Говорили, что Синдзигаку очень повезло. Что ему непередаваемо везет! Прошла весна, как он уже начал подниматься с постели, ослабевший, худой, но сил нашел уже ходить. Аппетит прорезался. Прошло лето — и он снова окреп. Снова похорошел. Даже волос как будто не потерял за время страшной болезни и затянувшегося то ли умирания, то ли выздоровления. Снова округлилось лицо, исчезла вся болезненная худоба. Снова заблестели серьезной задумчивостью и интересом при виде чего-то красивого черные глаза.

Он снова мог ходить: по саду и на прогулки по городу. Снова мог танцевать с веерами и цветущими ветвями — и мать по просьбе его нашла ему учителя танцев. Снова рисовал. Цитировал стихи. Он все делал великолепно. Даже братьев — сыновей дочери отца — обходил во всем. Ну, как тут не залюбоваться?! Тем более, что с отроками чужих семей Фудзиюмэ совсем не общалась — лишь с родными, иногда, пряча лицо за рукавом, веером или ширмой, как всякая приличная девушка, ведь начала уже вырастать.
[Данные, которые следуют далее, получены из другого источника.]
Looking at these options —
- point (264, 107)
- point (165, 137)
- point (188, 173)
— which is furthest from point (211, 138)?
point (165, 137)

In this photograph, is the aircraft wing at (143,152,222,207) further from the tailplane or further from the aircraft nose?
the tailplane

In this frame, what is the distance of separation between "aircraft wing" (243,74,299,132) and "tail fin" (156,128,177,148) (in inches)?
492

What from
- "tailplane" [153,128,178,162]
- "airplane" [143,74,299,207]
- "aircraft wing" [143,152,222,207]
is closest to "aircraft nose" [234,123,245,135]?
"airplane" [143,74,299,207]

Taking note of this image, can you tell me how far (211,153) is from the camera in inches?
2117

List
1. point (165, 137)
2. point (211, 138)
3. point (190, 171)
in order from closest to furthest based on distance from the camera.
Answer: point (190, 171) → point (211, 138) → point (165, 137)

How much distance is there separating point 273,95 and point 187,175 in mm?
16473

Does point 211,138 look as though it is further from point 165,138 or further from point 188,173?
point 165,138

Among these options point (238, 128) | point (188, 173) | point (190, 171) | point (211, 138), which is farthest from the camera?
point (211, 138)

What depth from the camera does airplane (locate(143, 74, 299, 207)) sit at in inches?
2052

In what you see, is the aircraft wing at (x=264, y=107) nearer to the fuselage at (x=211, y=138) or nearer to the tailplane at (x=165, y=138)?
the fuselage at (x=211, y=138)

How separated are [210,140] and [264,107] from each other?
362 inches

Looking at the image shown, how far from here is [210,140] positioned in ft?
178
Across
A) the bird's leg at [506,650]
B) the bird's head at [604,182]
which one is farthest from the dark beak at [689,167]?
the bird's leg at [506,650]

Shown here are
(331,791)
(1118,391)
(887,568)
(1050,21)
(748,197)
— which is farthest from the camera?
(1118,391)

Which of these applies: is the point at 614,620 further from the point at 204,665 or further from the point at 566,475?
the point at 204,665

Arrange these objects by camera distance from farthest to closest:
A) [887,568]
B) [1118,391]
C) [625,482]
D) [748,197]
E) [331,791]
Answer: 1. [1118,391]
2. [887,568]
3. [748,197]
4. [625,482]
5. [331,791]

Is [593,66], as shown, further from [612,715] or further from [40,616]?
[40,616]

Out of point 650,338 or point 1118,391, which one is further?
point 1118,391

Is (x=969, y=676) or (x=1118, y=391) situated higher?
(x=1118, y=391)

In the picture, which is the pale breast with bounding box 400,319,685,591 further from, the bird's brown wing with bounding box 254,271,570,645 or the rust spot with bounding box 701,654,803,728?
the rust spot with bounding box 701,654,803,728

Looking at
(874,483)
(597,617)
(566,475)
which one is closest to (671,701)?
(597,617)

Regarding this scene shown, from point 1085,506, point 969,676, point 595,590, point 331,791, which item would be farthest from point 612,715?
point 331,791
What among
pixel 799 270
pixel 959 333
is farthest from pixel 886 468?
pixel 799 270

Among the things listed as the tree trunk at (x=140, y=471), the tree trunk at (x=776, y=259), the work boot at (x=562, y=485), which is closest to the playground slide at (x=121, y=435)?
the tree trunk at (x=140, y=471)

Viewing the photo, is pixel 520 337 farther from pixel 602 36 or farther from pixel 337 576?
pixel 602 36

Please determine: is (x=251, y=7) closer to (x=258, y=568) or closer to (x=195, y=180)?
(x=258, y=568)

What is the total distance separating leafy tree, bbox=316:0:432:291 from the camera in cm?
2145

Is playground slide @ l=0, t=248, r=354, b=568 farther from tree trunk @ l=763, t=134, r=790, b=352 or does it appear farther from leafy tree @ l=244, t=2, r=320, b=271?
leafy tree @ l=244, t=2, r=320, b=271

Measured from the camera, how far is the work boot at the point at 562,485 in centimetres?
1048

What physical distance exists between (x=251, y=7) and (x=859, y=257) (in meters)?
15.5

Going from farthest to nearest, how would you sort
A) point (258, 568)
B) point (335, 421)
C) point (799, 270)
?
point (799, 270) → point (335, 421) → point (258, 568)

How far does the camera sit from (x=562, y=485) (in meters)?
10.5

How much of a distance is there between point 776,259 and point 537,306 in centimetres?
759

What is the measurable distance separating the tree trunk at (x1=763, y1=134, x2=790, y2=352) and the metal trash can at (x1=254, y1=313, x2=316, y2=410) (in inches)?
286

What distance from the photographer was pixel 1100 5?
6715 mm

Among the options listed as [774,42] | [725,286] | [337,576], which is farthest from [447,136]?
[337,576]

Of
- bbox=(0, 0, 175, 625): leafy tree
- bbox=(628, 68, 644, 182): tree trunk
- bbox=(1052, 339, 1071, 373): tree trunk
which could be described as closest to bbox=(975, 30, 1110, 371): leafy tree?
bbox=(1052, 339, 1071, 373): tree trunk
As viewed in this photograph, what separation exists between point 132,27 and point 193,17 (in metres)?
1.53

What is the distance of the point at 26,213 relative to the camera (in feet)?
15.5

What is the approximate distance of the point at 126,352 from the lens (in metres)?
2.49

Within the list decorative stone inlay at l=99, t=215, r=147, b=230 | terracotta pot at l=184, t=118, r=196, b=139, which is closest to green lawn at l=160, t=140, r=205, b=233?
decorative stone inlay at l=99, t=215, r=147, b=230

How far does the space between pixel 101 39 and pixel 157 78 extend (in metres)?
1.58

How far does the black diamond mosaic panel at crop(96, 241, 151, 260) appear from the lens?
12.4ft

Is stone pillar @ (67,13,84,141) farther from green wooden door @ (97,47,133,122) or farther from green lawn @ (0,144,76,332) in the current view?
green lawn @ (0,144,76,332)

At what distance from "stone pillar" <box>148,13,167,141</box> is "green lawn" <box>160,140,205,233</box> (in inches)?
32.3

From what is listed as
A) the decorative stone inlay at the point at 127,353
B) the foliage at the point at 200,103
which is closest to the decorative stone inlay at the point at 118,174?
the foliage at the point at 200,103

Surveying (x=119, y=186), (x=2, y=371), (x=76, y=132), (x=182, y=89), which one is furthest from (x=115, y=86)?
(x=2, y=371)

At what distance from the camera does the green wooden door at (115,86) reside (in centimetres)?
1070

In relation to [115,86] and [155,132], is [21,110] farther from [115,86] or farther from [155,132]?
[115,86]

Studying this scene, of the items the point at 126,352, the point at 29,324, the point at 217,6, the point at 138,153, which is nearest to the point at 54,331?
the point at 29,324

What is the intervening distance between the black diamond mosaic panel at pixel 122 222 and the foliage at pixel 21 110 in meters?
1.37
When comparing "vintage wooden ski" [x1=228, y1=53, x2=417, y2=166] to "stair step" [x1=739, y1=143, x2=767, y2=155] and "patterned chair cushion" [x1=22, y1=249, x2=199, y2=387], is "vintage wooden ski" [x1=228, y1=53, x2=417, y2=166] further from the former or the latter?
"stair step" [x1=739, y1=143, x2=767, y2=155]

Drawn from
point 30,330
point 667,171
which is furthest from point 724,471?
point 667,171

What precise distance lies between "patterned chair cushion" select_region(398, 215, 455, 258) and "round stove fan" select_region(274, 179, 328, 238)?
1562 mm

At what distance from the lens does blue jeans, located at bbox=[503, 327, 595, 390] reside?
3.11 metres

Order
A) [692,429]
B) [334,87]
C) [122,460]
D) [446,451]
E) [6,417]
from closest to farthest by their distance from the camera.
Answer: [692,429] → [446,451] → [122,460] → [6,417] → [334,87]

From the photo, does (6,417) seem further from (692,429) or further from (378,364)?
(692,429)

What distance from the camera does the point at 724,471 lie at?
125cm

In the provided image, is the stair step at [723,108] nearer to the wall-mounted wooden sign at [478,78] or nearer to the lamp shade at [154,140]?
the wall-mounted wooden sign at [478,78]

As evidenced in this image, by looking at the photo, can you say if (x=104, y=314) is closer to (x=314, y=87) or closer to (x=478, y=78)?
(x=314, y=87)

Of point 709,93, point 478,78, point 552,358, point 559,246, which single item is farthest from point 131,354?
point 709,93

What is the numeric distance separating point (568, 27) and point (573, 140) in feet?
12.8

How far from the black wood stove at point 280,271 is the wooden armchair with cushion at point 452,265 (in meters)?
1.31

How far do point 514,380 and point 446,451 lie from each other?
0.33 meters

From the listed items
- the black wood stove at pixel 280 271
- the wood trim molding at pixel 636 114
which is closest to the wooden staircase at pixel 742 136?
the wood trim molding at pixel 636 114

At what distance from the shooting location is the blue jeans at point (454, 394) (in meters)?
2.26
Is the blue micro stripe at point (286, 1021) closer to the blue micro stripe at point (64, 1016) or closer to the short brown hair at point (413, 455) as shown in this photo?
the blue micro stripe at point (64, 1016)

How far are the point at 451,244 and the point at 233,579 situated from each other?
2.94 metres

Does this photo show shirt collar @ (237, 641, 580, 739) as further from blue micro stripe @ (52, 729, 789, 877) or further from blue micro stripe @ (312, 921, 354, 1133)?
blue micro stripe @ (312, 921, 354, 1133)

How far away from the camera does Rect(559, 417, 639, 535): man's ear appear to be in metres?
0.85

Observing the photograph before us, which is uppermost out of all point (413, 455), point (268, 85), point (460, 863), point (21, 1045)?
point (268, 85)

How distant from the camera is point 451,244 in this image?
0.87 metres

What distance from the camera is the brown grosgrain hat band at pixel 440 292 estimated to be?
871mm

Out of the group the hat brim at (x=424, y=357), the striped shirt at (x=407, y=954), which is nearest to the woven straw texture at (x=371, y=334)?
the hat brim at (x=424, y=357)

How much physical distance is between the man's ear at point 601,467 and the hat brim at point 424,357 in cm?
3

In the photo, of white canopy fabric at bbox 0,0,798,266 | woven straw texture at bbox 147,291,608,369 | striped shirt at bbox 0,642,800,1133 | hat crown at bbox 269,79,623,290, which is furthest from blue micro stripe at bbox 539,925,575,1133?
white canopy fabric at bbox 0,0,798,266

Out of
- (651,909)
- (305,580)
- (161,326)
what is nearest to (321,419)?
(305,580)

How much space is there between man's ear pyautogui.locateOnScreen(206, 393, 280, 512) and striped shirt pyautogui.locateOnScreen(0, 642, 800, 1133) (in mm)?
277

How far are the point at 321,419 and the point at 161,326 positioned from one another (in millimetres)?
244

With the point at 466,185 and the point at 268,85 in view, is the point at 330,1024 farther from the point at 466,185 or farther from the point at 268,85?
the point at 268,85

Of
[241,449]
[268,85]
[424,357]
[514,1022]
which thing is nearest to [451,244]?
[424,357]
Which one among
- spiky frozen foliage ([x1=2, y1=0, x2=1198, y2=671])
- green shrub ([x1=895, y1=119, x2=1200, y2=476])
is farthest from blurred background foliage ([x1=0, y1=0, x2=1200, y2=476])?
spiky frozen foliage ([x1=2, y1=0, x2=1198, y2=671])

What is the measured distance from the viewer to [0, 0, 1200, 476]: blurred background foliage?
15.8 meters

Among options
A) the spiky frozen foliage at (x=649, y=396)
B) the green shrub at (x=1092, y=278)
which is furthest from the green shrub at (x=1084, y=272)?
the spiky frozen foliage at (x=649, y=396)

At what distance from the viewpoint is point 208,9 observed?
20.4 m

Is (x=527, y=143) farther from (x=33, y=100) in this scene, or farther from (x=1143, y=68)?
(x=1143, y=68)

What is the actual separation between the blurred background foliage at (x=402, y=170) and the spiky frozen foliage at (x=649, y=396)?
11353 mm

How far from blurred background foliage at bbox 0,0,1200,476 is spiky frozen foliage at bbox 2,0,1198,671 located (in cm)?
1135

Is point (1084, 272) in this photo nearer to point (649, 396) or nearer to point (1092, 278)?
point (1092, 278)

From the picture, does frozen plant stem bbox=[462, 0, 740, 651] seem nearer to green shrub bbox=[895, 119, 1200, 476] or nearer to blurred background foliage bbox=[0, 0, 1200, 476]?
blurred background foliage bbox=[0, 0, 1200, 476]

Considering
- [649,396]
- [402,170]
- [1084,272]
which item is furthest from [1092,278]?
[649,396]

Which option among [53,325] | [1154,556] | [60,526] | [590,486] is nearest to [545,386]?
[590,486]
И родственников прочих Синдзикагу всех обходил. Да, честно признаться, сестры, служанки, старые и молодые, все бесстыдно любовались им, лишь мимо проходил неспешно, раскачивая веером, или если случайно заставали его в саду, смотрящим на небо или цветы. Когда в своем доме есть драгоценный камень, есть ли дело до других?.. А людям свойственно любоваться красивым.